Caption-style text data

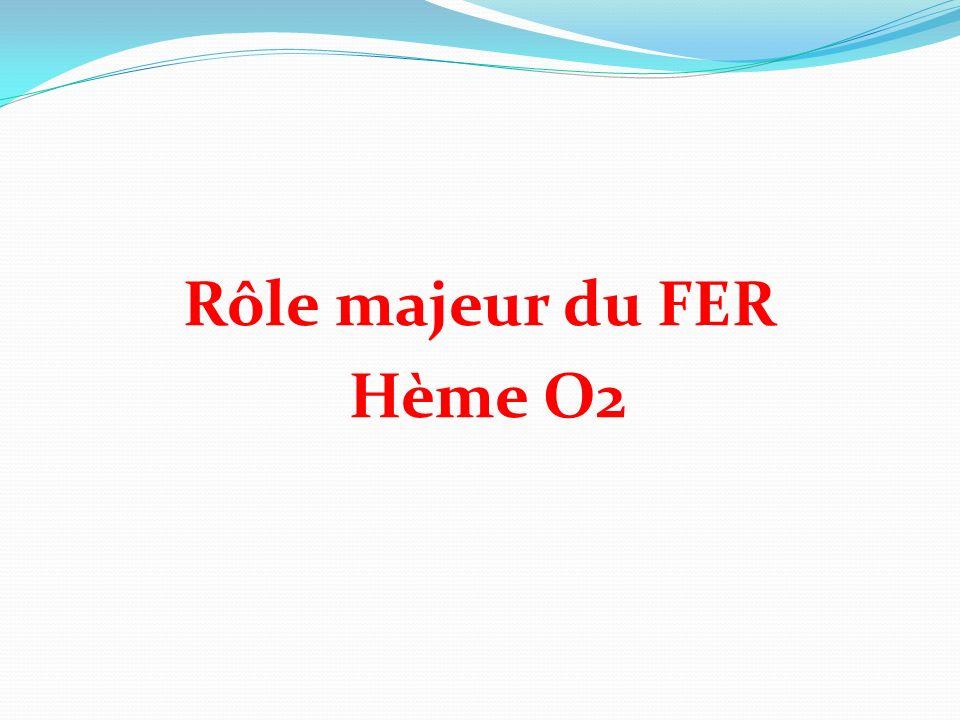 Rôle majeur du FER Hème O2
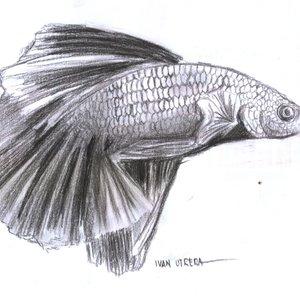 fish12_395563.jpg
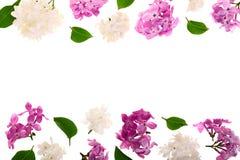 与淡紫色在与拷贝空间的白色背景隔绝的花和叶子的框架您的文本的 平的位置 顶视图 免版税图库摄影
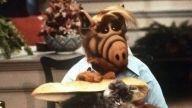 Demuestra cuánto sabes de la serie 'Alf' con este divertido test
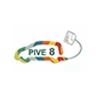 Programa de Incentivos al Vehículo Eficiente (PIVE-8)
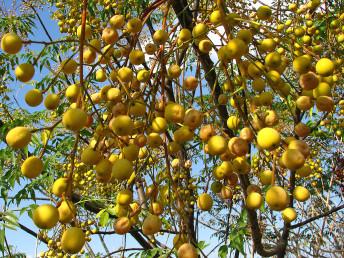 הפירות צהובים כדוריים.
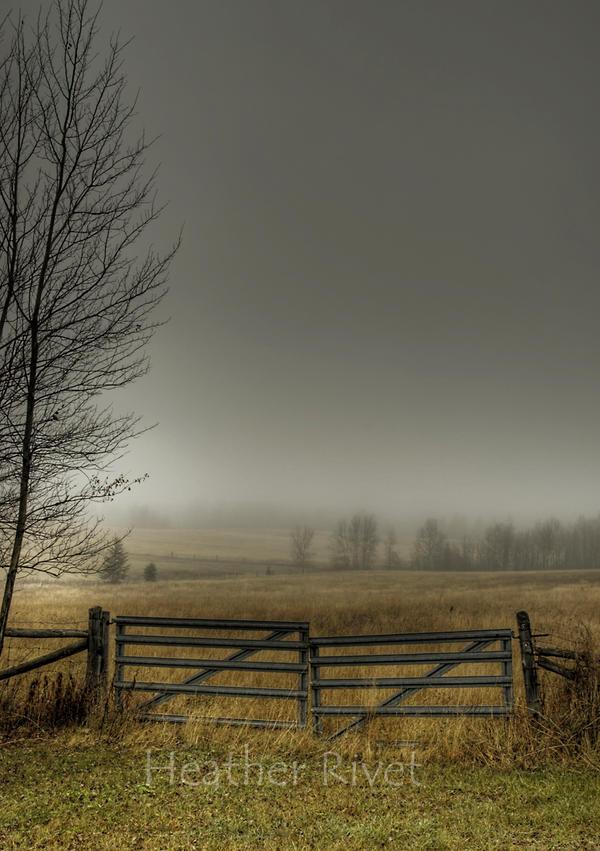 Autumns Pasture by HeatherWaller-Rivet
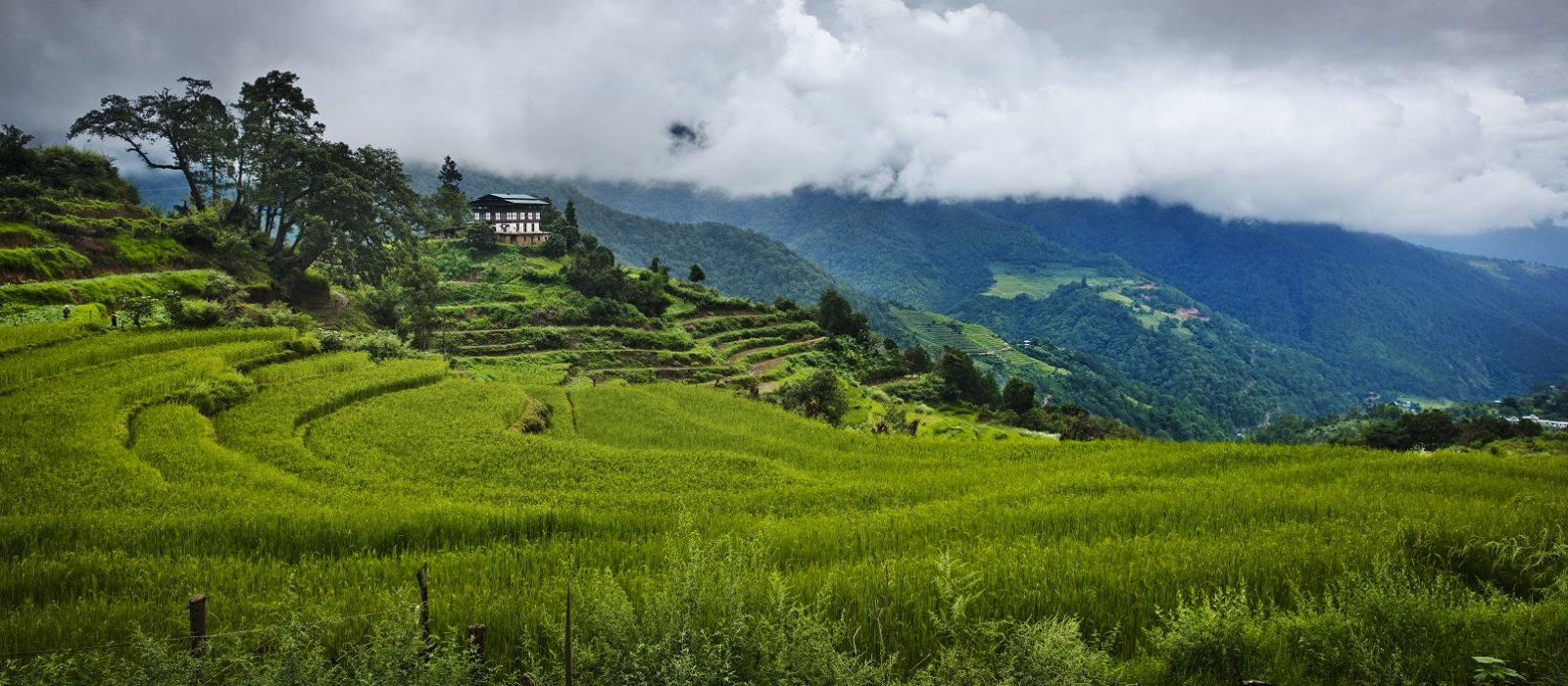 Luxury Bhutan and Thailand Paradise Islands Tour Trip 2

■ Activity ■
In the data above, find the line containing "הפירות צהובים כדוריים.", then output it and every later line exactly, without the pictures.

■ Answer to this exercise ■
 הפירות צהובים כדוריים.
 Autumns Pasture by HeatherWaller-Rivet
 Luxury Bhutan and Thailand Paradise Islands Tour Trip 2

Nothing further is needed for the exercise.